Anlagen, die es nicht mehr gibt (I): Spur 0 im Bochumer Brückenbogen


  • Es gab in Deutschland schon einige schöne Spur-0-Anlagen, die mittlerweile nicht mehr existieren. Nach und nach möchte ich Euch ein paar wirklich sehenswerte, aber abgebaute Anlagen vorstellen. Die Aufnahmen stammen von meinen Besuchen dort und sollen Euch einen Einblick in den damaligen Stand der Spur 0 geben, denn diese Anlagen sind alle vor Erscheinen der Lenz-Modelle entstanden und meistens auch vor mehr als 20 Jahren schon abgerissen worden.

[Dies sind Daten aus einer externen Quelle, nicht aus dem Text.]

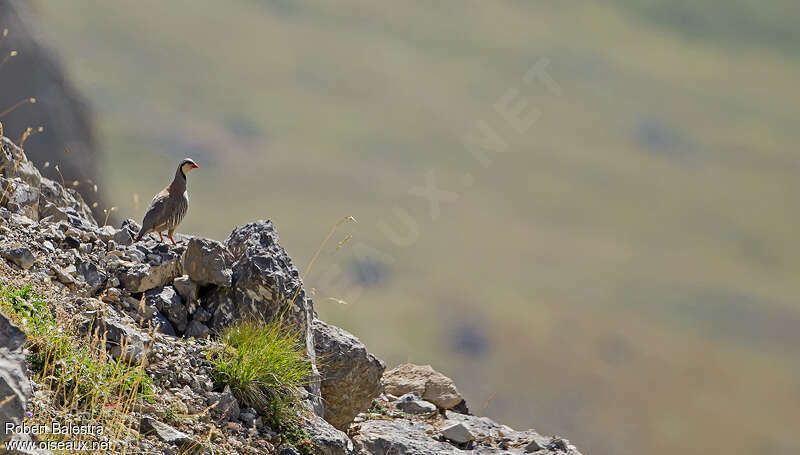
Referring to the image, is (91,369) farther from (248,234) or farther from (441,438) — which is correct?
(441,438)

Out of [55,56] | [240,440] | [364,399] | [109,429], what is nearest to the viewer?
[109,429]

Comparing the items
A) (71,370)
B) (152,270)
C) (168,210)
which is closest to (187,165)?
(168,210)

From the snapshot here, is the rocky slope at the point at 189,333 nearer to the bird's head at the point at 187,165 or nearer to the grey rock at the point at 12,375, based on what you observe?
the grey rock at the point at 12,375

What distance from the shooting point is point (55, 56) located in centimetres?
3216

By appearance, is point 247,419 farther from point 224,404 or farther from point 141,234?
point 141,234

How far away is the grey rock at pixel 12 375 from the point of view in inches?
276

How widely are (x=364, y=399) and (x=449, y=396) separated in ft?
8.03

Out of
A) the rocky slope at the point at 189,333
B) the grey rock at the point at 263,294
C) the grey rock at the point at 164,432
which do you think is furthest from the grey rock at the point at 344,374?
the grey rock at the point at 164,432

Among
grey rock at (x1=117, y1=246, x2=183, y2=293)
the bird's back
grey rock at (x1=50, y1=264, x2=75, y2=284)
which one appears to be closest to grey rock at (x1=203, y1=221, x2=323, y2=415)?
grey rock at (x1=117, y1=246, x2=183, y2=293)

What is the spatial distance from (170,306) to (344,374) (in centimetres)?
280

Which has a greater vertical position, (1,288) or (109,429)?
(1,288)

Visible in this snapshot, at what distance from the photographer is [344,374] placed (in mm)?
11773

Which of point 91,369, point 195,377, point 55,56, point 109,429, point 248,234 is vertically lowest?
point 109,429

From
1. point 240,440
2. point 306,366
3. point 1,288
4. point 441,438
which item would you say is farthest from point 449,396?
point 1,288
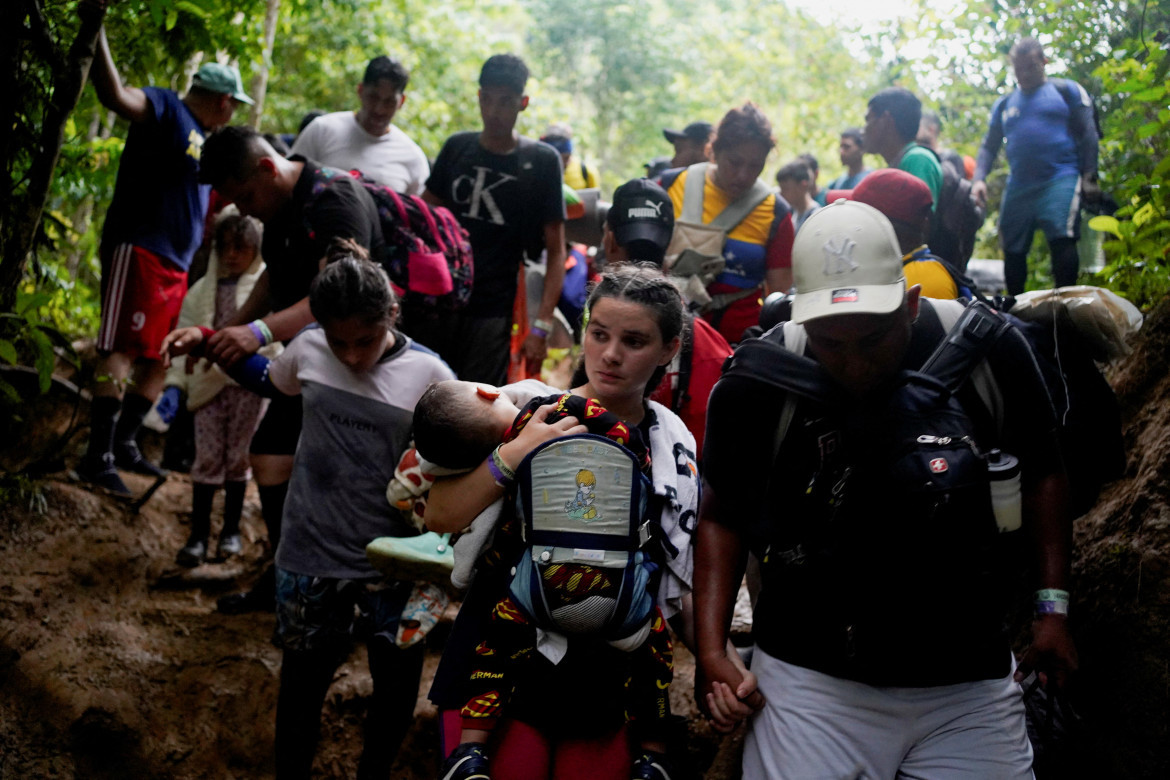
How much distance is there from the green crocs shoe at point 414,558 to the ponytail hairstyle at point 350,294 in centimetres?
73

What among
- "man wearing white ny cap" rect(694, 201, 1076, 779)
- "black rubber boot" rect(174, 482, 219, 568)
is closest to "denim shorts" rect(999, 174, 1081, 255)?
"man wearing white ny cap" rect(694, 201, 1076, 779)

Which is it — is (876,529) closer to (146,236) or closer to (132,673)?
(132,673)

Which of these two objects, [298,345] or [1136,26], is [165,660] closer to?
[298,345]

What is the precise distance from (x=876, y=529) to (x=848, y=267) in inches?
22.7

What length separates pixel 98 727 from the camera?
3.85 meters

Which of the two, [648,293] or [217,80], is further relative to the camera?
[217,80]

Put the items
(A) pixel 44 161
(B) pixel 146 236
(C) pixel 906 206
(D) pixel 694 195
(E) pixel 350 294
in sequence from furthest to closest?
(B) pixel 146 236 < (D) pixel 694 195 < (A) pixel 44 161 < (C) pixel 906 206 < (E) pixel 350 294

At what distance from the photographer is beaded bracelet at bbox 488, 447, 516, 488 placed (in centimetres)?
204

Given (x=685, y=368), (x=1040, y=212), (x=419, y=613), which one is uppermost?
(x=1040, y=212)

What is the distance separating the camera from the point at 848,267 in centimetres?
193

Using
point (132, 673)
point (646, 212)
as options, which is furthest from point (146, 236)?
point (646, 212)

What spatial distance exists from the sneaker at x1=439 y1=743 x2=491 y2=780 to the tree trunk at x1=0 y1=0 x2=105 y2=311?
312 cm

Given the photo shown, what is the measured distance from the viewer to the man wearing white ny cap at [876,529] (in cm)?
189

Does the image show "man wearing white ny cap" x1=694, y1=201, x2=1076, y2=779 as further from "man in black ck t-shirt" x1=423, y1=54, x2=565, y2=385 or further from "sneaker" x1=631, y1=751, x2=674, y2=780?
"man in black ck t-shirt" x1=423, y1=54, x2=565, y2=385
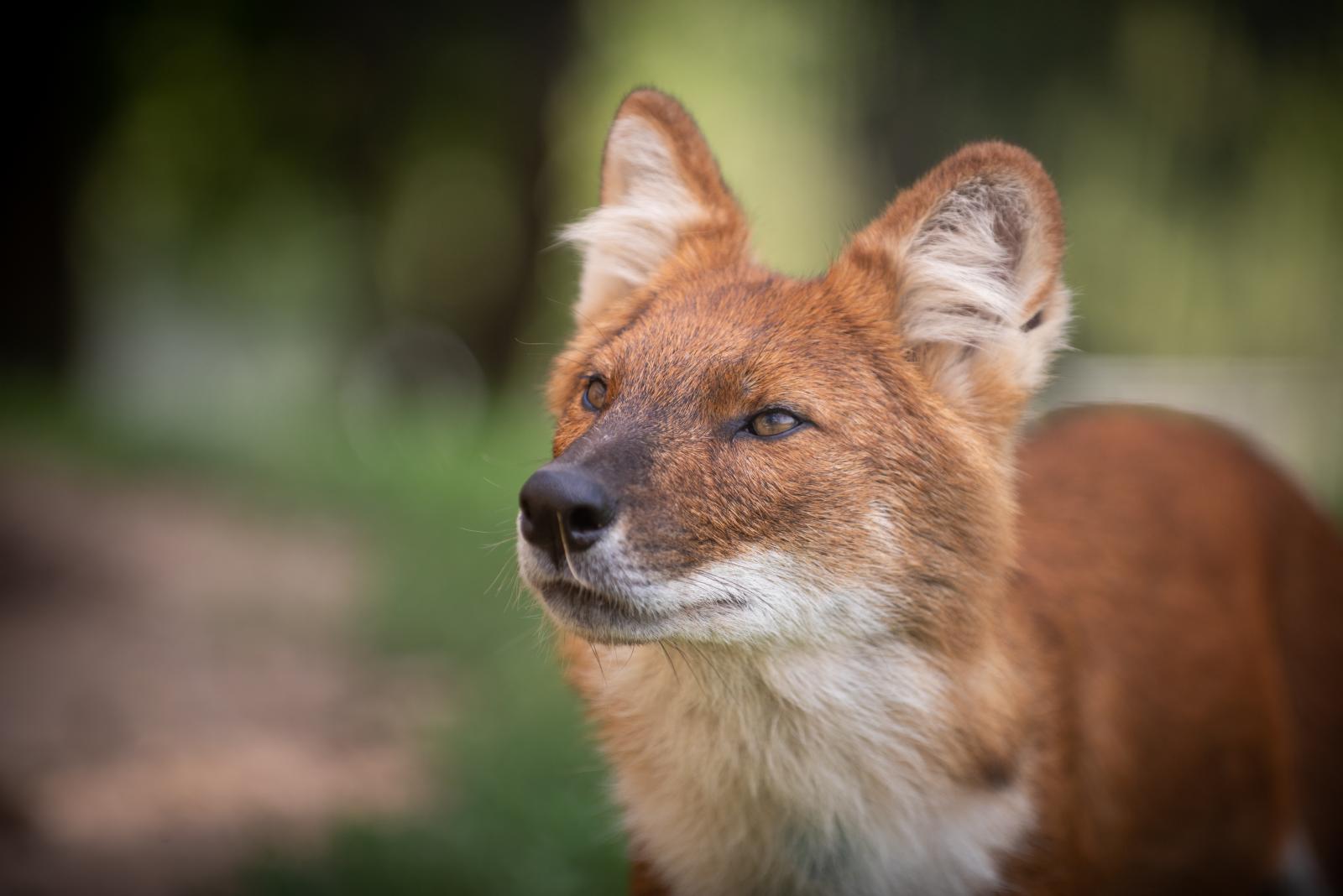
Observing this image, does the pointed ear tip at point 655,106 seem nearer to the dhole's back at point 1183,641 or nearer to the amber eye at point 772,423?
the amber eye at point 772,423

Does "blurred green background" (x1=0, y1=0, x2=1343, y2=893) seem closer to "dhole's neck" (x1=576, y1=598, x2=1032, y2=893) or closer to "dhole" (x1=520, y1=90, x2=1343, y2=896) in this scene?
"dhole's neck" (x1=576, y1=598, x2=1032, y2=893)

    Spur-0-Anlagen kennt man eigentlich in verschiedenen Stadien: In der Planung, im Bau und schließlich statisch, also fertig. Bei manchen Anlagen ist die Zeit zwischen den einzelnen Stadien manchmal sehr lang, aber wenn die Anlage fertig ist, dann bleibt sie so, wie sie fertiggestellt wurde. Und dann gibt es selten Spur-0-Anlagen, die die echte Eisenbahn in der Jetztzeit darstellen – so wie die heute vorgestellte Anlage. Diese Anlage wurde eigentlich nie fertig, weil die Erbauer und Betreiber diese Anlage immer an die Begebenheiten der Eisenbahn im Maßstab 45:1 angepasst haben, sie wurde in Epoche IV gebaut und glitt einfach über die Epoche V in die Epoche VI!


    Doch wovon rede ich gerade? Es war Ende der 60er Jahre, als sich in Bochum ein paar Freunde zusammentaten, um eine stationäre Spur-0-Anlage zu bauen. Zuerst wurde ein kleinerer Bahnhof gebaut und später, als der große Anlagenraum zur Verfügung stand, wurde dieser in die neue große Anlage integriert. Irgendwann in den 70ern bestand für die vier Freunde die Möglichkeit, ein leerstehendes Brückengewölbe unter der DB-Strecke Bochum Hbf - Bochum Riemke (später Bochum Nokia) zu mieten. Dieses Gewölbe war etwa 11 x 11 m groß und leider ungeheizt.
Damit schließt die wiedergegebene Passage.